Naughty Food?

Day 3475 in isolation. Oh wait no, that’s just how it feels. 

Scrolling my instagram whilst stuck on my sofa again I’m confronted by the obligatory sourdoughs and banana breads, and yes I am guilty of both. What I find more surprising is the sheer volume of health posts, the WW points for a ‘Fake away”, slimming world substitutions for a lasagne sauce. (I have a horror story where a woman told me to blend a WW mac and cheese instead of making béchamel but that is for another day.) People angry with themselves for not sticking to their diets. 

Slews of #healthyliving #summerready #backgardenbikini. Inspirational posts telling you put down the fork. If you know me you know I am not averse to a piece of cake, a giant steak or a jar of Chicken Butter so these kind of posts I know are not meant for me but sometimes I can’t help but feel attacked by these. I’ve never been one for a diet but I get the pressure to be “good”  all the time.

The phrase that grates the most “naughty food.” Why is it naughty? Did it draw a dick on your wall in crayon? Sleep with your sister? Kill the family hamster?

The simple truth. There is no naughty food only food you’ve been told to feel bad about eating. 

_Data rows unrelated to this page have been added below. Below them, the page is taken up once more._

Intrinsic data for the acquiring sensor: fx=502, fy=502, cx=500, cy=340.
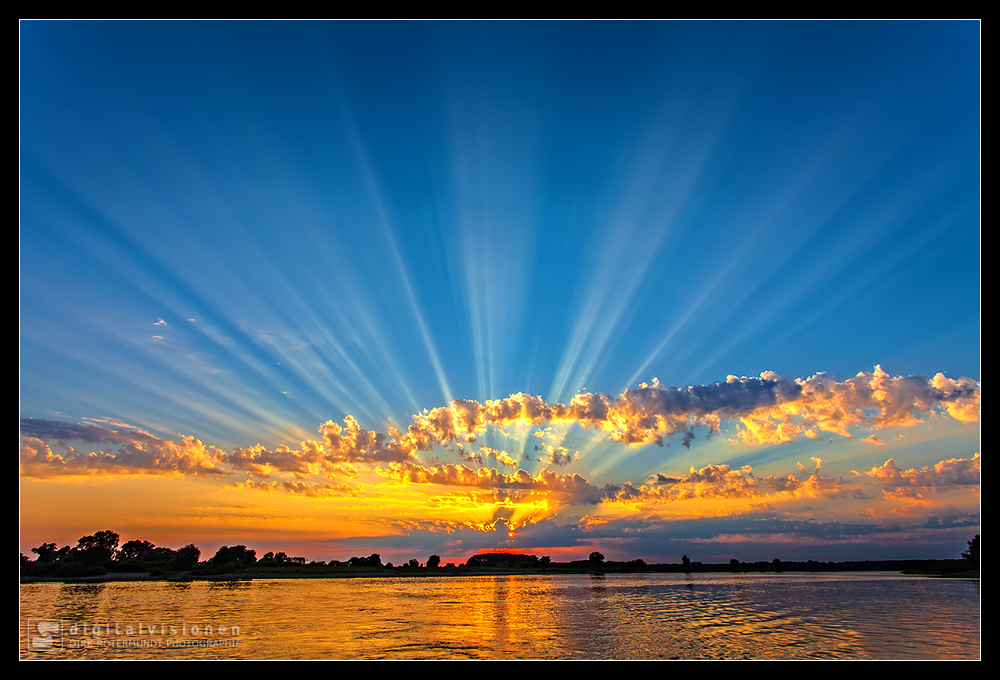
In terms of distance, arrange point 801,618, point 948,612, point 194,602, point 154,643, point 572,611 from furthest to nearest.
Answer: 1. point 194,602
2. point 572,611
3. point 948,612
4. point 801,618
5. point 154,643

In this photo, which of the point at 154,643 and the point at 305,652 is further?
the point at 154,643

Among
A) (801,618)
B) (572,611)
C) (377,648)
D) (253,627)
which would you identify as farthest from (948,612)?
(253,627)

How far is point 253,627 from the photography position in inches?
1978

Example. I ate an entire bag of Giant Wotsits in the form of a cheese spread and Wotsit sandwiches and they were glorious. Don’t @ me. 

In these trying times staying healthy is important, maybe don’t eat an entire family size apple pie if it’s not something you’d usually do but it’s a scary world out there and if that’s going to make you feel a little better then so be it. I say this will full admission that I do have a family size pie downstairs and a carton of custard that I don’t see lasting to the weekend. 

You haven’t ruined yourself or your diet because you ate a piece of cake or that selection box that was left over from christmas. Food is a comfort and right now we can all use a little comfort.

Everyone is stuck inside and time out side is limited either by fear, or nosy neighbours twitching their net curtains to ensure you’re not leaving the house more than once day. Everything feels out of control so food is probably the easiest thing you can control but is beating yourself up about making and eating banana bread really worth it. You put yourself into it so you should be allowed to enjoy it 

This is probably the best time to try something you may not have usually have time for. Slow cooked tagines you can leave in the oven for the hours you’d usually be at work, with the fear your going to burn down the house gone. Bake bread if you’re lucky enough to have flour, invent anything and everything you can with the store cupboard staples. If you’re the lady I saw in Sainsbury’s with the 23 cans of condensed milk in her trolley, make millionaires shortbread for your entire street. Obviously whilst maintaining social distancing of course. 

Exercise videos are popping up everywhere be it videos or webcam classes to keep you active if you don’t want to or can not leave your house. Chefs are also popping up all over the gram to do cook alongs or recipe videos, some more luxurious than others I admit, but they are there sharing their skills and knowledge with the everyday people. Healthy and simple recipes such as a great pasta sauce (check out The Patricia’s for some great ones) to more complex recipes such as you’ll see Adam Handling and Luke Selby putting out there. 

When this is all over you’re going to see your friends and family and there is gonna be no better reason for a huge feast and no one is going to care about the calorie content of what you’ve made. 

Food is a joy and you shouldn’t be made to feel guilty for eating something you enjoy. So do yoga in your pants, follow a fitness guru on Youtube, join in with the cook along, learn a new skill.

We should be cherishing those we have and that includes yourself so give yourself a break and eat the fucking pie.